If you practice intermittent fasting and want to synchronize your training with your eating window, the ideal approach is to schedule intense sessions just before breaking the fast, or in the first hours after the first meal. This allows you to benefit from both the adaptations associated with fasting and the energy needed for performance.

Key takeaways

Pre-workout nutrition rests on three pillars: complex carbohydrates to fill energy stores, a moderate dose of protein to protect muscle, and appropriate timing to allow digestion to complete. A meal taken 2 to 3 hours before the session is the ideal window for the majority of athletes. For morning sessions or when hunger strikes close to training time, a small snack 30 to 60 minutes before is an effective alternative. Very fatty or high-fiber meals, or meals with fast sugars, should be avoided in the 60 to 90 minutes before training. Training fasted is a valid option for certain profiles, particularly for light endurance work, but is not recommended for intense sessions without progressive adaptation. Your muscle recovery also depends on what you eat after the session: the pre-workout meal prepares, the post-workout meal rebuilds.

Medical disclaimer

The information presented in this article is provided for educational and general purposes only. It does not constitute medical advice and does not replace a consultation with a healthcare professional or a sports nutritionist.
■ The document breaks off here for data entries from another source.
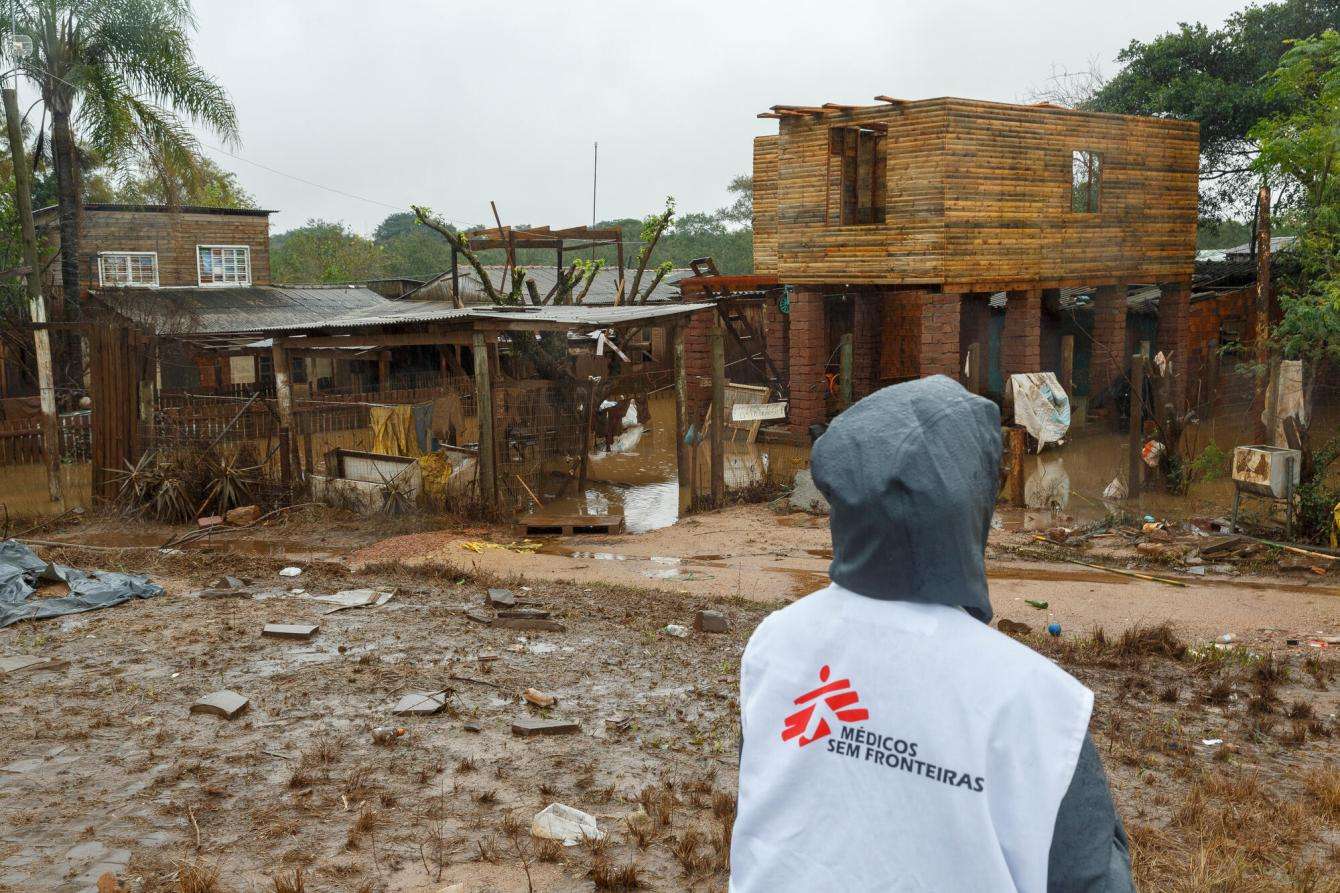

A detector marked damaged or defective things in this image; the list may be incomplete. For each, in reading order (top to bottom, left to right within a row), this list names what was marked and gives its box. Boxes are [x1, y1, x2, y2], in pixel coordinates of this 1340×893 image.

broken concrete slab [696, 608, 728, 630]
broken concrete slab [190, 686, 250, 718]
broken concrete slab [391, 686, 447, 718]
broken concrete slab [519, 683, 557, 707]
broken concrete slab [509, 713, 578, 734]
Nutritional needs vary according to age, weight, activity level, goals, and any existing health conditions. If you are following medical treatment, if you have digestive or metabolic disorders, or if you are looking to optimize your nutrition for specific athletic goals, consult a doctor or a registered dietitian.

The recommendations in this article are aimed at healthy adults engaged in regular physical activity. For competitive athletes or individuals with special nutritional needs, personalized follow-up is strongly recommended.